Une histoire du peuple de Bretagne, de la Préhistoire à nos jours. Les histoires de Bretagne ne manquent pas... Mais celle-ci adopte un point de vue inédit : celui des paysans, des ouvriers, des marins, celui des hommes et des femmes sans histoire, sans papiers. Elle porte attention aux plus humbles, pas seulement aux puissants ; s'intéresse à la vie concrète et aux rêves qui s'y enracinent, pas seulement aux couronnements et aux batailles ; risque d'autres chronologies ; ruine quelques évidences... La crise économique de l'âge du fer, l'arrivée des Bretons en Armorique, la condition paysanne pendant la féodalité, la révolte des Bonnets rouges, la traite négrière, la Révolution et la Chouannerie, le développement du chemin de fer, l'émigration bretonne, la Grande Guerre, la Résistance, la crise du modèle agricole breton, Notre-Dame-des-Landes... Autant de moments de notre histoire examinés d'un oeil neuf. Emergent ainsi de nouvelles figures, émouvantes ou pittoresques, jusque-là noyées dans l'anonymat des siècles.

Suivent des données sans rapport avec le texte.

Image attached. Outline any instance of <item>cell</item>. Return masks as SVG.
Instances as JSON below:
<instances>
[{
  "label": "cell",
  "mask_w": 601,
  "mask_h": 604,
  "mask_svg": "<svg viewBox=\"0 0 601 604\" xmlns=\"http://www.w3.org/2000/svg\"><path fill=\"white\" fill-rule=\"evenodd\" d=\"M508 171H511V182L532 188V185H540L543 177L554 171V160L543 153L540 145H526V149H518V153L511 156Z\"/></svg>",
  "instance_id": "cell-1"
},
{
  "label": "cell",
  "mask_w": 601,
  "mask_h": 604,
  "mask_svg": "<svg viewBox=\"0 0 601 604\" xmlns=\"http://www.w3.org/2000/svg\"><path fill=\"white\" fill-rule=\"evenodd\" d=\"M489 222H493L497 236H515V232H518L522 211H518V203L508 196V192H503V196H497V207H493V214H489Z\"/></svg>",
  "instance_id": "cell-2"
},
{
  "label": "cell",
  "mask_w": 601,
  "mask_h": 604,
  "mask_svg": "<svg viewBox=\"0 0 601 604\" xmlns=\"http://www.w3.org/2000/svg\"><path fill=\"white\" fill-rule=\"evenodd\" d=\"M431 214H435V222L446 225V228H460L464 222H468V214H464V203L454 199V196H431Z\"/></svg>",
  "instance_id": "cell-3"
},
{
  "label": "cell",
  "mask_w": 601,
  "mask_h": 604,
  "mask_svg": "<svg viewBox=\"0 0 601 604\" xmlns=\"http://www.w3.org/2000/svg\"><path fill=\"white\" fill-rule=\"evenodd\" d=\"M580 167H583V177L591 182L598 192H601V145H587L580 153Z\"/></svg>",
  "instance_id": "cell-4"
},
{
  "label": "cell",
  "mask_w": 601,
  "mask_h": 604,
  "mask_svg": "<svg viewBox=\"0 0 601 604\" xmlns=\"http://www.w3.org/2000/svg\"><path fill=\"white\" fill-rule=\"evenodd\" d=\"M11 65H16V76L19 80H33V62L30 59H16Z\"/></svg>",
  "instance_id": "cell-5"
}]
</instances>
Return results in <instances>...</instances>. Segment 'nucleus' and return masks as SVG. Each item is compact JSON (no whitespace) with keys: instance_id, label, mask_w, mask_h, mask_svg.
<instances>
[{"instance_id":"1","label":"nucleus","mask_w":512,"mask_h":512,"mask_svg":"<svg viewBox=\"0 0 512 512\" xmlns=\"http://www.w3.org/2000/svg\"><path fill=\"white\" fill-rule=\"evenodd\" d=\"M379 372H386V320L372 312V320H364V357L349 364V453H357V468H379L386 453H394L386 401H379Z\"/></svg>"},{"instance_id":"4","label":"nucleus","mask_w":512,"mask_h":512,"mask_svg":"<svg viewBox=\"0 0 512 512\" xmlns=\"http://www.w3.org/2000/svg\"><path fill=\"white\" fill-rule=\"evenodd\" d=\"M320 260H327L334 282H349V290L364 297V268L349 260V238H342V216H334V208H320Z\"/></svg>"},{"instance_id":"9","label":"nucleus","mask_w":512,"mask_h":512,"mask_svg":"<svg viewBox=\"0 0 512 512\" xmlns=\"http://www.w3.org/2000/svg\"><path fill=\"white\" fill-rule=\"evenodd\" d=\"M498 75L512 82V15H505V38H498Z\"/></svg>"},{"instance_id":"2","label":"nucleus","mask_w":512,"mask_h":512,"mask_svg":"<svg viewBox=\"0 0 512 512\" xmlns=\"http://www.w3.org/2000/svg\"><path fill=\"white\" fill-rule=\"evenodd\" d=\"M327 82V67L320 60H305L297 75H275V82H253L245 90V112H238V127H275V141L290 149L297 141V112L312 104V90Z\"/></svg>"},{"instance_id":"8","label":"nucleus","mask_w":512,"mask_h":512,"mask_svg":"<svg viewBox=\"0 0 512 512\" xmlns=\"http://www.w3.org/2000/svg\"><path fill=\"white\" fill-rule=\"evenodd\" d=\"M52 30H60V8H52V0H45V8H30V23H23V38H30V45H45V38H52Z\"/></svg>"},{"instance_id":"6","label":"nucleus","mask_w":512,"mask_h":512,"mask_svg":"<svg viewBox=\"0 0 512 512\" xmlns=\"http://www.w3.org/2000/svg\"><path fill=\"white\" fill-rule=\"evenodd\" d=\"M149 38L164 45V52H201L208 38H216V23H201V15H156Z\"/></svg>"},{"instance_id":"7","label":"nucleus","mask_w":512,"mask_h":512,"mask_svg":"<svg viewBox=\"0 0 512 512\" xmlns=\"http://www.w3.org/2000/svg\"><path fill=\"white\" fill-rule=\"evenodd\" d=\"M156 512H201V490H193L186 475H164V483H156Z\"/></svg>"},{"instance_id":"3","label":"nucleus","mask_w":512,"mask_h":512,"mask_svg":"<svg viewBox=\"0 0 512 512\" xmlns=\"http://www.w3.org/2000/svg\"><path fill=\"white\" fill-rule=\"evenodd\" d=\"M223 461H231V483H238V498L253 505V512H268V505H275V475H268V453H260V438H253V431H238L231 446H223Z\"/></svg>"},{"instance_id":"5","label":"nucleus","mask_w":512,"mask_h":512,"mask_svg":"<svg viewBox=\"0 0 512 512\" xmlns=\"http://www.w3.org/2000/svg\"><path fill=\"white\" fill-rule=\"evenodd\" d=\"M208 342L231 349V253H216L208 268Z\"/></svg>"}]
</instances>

Et de nouveaux sujets : manger à sa faim, lutter pour sa dignité, découvrir de nouveaux horizons, accéder au savoir, devenir citoyen... Pas de jargon, un rythme de lecture facile : cette histoire a été rédigée avec le souci de s'adresser au plus grand nombre tout en obéissant à la rigueur du métier d'historien. Ce livre a été rédigé par trois historiens et un journaliste : Alain Croix, Thierry Guidet, Gwenaël Guillaume et Didier Guyvarc'h. Ils sont les auteurs de nombreux autres ouvrages dont, chez le même éditeur, l'Histoire populaire de Nantes.